[REQUEST] Replace reduce in ZERO 1/2/3 with reduce_scatter
In ZeRO 1/2/3 with unchanged computational graph(ignore the change of shape), replacing all_reduce with reduce_scatter and carefully dividing the optimizer parameters can reduce the time of reduction operation.
@efsotr, can you please provide more details for your request. Currently, reduce_scatter is the default option for ZeRO 1/2/3
@tjruwase
https://github.com/microsoft/DeepSpeed/blob/9b7fc5452471392b0f58844219fcfdd14a9cdc77/deepspeed/runtime/zero/stage_1_and_2.py#L1054C2-L1146C1
If reduce_scatter is True, program will enter in allreduce_no_retain (L1141) (default value of use_multi_rank_bucket_allreduce is False)
allreduce_no_retain (L1549) will call allreduce_and_copy with rank being not None allreduce_and_copy (L1526) will call allreduce_bucket with rank being not None allreduce_bucket (L1488) will call dist.reduce when rank is not None So my revised request is that replace dist.reduce with dist.reduce_scatter by curated optimizer states partitioning.
@efsotr, thanks for providing this clarification.
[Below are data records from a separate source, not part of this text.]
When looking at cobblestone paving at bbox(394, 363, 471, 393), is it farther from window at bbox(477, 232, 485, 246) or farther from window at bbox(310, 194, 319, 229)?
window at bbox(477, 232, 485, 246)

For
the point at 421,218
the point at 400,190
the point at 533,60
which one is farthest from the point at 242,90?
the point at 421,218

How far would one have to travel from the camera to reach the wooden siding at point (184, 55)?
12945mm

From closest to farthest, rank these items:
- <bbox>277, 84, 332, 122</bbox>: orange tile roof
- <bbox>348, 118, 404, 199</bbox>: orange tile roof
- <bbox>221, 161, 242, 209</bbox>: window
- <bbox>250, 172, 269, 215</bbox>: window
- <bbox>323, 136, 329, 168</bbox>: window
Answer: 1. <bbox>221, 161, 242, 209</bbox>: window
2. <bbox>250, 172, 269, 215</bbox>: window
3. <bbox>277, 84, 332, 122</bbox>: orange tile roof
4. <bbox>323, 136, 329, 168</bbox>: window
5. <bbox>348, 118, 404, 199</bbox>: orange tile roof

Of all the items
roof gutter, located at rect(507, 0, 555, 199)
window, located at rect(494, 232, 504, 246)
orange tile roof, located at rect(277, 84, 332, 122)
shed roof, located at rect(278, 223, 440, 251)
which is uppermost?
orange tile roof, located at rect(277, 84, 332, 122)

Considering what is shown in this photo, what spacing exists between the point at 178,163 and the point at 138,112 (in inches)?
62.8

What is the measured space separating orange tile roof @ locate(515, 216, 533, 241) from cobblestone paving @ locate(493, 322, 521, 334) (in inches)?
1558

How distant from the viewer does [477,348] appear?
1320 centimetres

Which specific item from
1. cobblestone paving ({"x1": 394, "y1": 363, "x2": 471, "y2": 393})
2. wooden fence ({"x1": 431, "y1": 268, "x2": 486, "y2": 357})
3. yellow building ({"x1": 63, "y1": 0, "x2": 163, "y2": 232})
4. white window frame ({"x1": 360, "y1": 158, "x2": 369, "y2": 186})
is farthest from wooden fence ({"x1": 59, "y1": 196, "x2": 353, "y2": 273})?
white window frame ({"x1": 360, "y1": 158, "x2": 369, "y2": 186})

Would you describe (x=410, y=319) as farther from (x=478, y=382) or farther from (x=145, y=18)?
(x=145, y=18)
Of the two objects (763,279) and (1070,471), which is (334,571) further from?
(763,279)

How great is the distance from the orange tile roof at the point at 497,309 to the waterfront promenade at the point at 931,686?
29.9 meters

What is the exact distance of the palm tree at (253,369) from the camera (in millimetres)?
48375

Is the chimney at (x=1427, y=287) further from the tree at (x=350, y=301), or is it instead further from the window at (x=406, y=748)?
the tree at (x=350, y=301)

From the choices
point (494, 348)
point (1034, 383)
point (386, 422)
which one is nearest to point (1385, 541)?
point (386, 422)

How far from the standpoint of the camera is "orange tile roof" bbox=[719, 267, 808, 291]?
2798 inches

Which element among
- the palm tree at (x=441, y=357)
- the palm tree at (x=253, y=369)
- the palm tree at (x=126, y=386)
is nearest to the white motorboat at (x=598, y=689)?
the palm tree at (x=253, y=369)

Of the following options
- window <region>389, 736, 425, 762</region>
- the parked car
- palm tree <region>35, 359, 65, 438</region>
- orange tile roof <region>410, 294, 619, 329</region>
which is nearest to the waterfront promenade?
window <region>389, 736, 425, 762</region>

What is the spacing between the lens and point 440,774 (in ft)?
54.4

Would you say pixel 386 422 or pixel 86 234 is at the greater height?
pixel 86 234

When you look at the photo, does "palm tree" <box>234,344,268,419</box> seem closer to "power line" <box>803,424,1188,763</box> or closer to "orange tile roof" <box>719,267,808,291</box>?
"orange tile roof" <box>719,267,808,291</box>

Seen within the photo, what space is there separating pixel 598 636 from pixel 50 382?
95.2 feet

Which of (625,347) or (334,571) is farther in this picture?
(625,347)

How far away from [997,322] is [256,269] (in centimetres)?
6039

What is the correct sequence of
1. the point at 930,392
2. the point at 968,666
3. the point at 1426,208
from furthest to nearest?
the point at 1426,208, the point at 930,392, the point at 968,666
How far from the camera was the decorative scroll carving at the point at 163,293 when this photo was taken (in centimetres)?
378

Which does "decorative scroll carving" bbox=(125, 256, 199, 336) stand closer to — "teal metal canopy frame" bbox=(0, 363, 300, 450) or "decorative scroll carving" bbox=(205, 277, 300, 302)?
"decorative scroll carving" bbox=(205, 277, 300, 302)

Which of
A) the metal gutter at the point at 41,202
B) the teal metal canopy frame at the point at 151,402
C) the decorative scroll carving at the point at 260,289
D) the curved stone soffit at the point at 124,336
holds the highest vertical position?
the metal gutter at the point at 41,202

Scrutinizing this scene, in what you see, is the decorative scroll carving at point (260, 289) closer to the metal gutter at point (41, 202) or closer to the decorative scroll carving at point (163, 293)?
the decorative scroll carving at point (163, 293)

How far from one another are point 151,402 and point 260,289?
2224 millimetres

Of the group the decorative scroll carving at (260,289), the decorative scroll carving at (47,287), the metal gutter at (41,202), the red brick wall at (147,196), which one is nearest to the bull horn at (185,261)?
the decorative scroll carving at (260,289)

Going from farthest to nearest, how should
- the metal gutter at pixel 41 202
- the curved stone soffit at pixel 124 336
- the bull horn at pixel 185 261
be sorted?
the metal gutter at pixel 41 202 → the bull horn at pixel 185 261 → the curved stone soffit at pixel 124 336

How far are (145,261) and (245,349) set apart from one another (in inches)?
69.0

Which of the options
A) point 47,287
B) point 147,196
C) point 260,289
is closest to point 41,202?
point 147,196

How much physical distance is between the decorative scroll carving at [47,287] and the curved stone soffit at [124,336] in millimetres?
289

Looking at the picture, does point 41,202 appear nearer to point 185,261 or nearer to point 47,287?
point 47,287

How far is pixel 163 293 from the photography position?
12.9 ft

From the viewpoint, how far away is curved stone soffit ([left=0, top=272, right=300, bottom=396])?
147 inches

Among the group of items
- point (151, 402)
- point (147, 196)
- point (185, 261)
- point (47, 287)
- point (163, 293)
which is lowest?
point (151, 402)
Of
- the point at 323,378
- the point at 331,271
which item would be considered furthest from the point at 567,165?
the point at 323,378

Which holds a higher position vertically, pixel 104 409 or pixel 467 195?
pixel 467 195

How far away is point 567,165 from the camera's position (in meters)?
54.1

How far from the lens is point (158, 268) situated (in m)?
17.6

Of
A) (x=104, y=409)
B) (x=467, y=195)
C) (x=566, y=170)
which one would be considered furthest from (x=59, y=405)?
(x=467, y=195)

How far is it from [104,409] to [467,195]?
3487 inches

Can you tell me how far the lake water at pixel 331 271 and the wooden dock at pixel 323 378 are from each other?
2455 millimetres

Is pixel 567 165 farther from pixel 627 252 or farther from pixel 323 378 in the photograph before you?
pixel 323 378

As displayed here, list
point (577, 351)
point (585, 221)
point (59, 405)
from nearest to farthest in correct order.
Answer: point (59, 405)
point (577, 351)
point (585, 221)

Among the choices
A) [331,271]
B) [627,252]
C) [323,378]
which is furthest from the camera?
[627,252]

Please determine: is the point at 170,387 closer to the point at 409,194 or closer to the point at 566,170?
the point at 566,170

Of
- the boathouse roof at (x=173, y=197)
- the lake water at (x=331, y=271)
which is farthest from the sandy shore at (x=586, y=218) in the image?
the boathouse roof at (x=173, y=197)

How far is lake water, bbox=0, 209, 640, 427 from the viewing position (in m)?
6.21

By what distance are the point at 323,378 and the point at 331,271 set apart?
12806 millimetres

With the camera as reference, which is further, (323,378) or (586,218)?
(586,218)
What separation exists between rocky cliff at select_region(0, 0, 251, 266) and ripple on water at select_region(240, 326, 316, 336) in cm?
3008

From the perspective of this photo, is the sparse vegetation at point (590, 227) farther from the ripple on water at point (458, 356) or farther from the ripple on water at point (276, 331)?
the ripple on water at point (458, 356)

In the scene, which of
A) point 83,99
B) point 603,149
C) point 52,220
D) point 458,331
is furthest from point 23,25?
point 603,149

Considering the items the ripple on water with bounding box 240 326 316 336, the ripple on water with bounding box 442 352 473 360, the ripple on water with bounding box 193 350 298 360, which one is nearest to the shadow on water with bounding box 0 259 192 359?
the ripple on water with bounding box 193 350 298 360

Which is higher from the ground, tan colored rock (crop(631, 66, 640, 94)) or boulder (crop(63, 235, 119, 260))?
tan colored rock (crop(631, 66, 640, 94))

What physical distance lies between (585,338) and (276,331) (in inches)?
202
You are right that there is a problem because reduce_scatter is unnecessarily conditioned on use_multi_rank_bucket_allreduce.
We will put this on TODO for fixing. In the meantime, can you validate that setting use_multi_rank_bucket_allreduce=True to enable reduce_scatter works correctly for your scenario?
@tjruwase use_multi_rank_bucket_allreduce=True: will call allreduce_and_scatter allreduce_and_scatter (L1016) will call allreduce_and_copy_with_multiple_ranks allreduce_and_copy_with_multiple_ranks (L1004) will call allreduce_bucket with default value of rank allreduce_bucket (L1488) will call dist.all_reduce when rank is None
So my revised request is that replace dist.reduce with dist.reduce_scatter by curated optimizer states partitioning.
@efsotr, I am not sure this the right thing to do here. Let me get help from @RezaYazdaniAminabadi who has more knowledge here.
Hi @efsotr,
That's right that we only use all_reduce with having use_multi_rank_bucket_allreduce set to True (that's because based on my profiling, I didn't see any benefit of using reduce-scatter instead of all-reduce in my benchmarks). However, by default, we should be using reduce_scatter, and the rank should be passed here in this function: https://github.com/microsoft/DeepSpeed/blob/9b7fc5452471392b0f58844219fcfdd14a9cdc77/deepspeed/runtime/zero/stage_1_and_2.py#L1538, when calling allreduce_no_retain here: https://github.com/microsoft/DeepSpeed/blob/9b7fc5452471392b0f58844219fcfdd14a9cdc77/deepspeed/runtime/zero/stage_1_and_2.py#L1141.
I guess what has confused you is the name convention, otherwise, we should be doing reduce-scatter and the else part will be selected here: https://github.com/microsoft/DeepSpeed/blob/9b7fc5452471392b0f58844219fcfdd14a9cdc77/deepspeed/runtime/zero/stage_1_and_2.py#L1511. @tjruwase can confirm too?
Best, Reza
@RezaYazdaniAminabadi, thanks for the clarification. So, if I understand correctly, allreduce vs reduce_scatter is determined by whether rank==None in the following logic?
https://github.com/microsoft/DeepSpeed/blob/9b7fc5452471392b0f58844219fcfdd14a9cdc77/deepspeed/runtime/zero/stage_1_and_2.py#L1506-L1511
@efsotr, can you please confirm if your concerns are now addressed.
I do agree that code readability needs improvement.